The statistics we provide are rounded to account for change in both the geography and the demographics.
Elevation: ~450-500 feet
Precipitation: ~5″ per year (on the high end)
Average high: 89 F, Low: 63 F
Population: ~47,000 (2016)
Median age: ~53
Male: ~57%. Female: ~43%
LGBT: Estimates vary drastically. Some have it at 10% while Gay Palm Springs, a website for the local gay community, estimates it at 50%. Regardless of the number, Palm Springs has one of the highest LGBT population densities in the world. Larger than West Hollywood, Venice Beach and Key West. The influence is strong. If you want to see a man dressed as a woman dressed as Santa Claus, this, we can confirm, is the place.

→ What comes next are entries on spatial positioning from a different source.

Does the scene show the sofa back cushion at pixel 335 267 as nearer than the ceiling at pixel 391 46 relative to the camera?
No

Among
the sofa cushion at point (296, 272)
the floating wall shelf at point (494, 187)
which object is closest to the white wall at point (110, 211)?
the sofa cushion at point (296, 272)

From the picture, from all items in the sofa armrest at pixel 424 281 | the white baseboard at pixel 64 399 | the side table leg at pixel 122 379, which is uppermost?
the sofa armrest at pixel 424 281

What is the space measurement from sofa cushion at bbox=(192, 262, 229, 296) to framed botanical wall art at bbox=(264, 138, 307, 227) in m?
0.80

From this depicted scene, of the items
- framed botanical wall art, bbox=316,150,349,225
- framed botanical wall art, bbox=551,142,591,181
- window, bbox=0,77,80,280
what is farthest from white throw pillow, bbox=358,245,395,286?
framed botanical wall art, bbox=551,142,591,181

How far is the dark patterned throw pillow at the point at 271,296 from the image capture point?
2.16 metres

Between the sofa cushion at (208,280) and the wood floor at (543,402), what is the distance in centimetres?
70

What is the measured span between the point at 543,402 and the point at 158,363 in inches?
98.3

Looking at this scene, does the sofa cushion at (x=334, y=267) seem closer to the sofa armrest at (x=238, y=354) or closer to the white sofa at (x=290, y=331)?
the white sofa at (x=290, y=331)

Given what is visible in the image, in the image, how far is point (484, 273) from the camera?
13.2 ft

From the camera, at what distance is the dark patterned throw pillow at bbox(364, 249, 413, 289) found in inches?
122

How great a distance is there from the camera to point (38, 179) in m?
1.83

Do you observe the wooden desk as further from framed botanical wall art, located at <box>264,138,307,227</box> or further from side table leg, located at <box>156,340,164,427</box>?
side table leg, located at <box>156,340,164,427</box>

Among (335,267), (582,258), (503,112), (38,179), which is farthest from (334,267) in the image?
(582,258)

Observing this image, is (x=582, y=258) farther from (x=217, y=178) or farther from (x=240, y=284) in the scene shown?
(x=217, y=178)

The Coachella Valley was one of the first areas to fully embrace wind power. It was very unNIMBY of Palm Springs. The stretch of I-10 heading into the valley is a sea of white stalks of windmills, rising on up the hills like waves. As one of the first such farms, you can get a history of windmills simply by looking at the various styles. As with the lake effect issues concerning large solar farms, wind farms appear to be raptor traps.
In the valley between Joshua Tree and Mount San Jacinto, Palm Springs sits on an aquifer. And they use plenty of water. Bob Hope, his Desert Classic golf tournament and the creation of sprawling resorts with large pools and lush golf courses expanded the resort town to the east, into Rancho Mirage and Palm Desert and La Quinta.
Much of the spirituality comes from the connection to nature. The strand through downtown is at the base of the San Jacinto mountains. You can see them easily. In the valley between Joshua Tree and Idyllwild, the
The Coachella Valley, in which Palm Springs sits, stretches from Banning to Indio before it spreads out into the Salton Sea and a slew of rural desert towns surviving primarily on irrigated agriculture. The valley widens and spreads until it hits the Gulf of California in Mexico.
The San Jacinto Mountains to the west form a moisture block. No part of Southern California would be considered rainy, but the mountains catch what does come in off the coast. For this reason Idyllwild has significantly more precipitation than the towns on the desert side.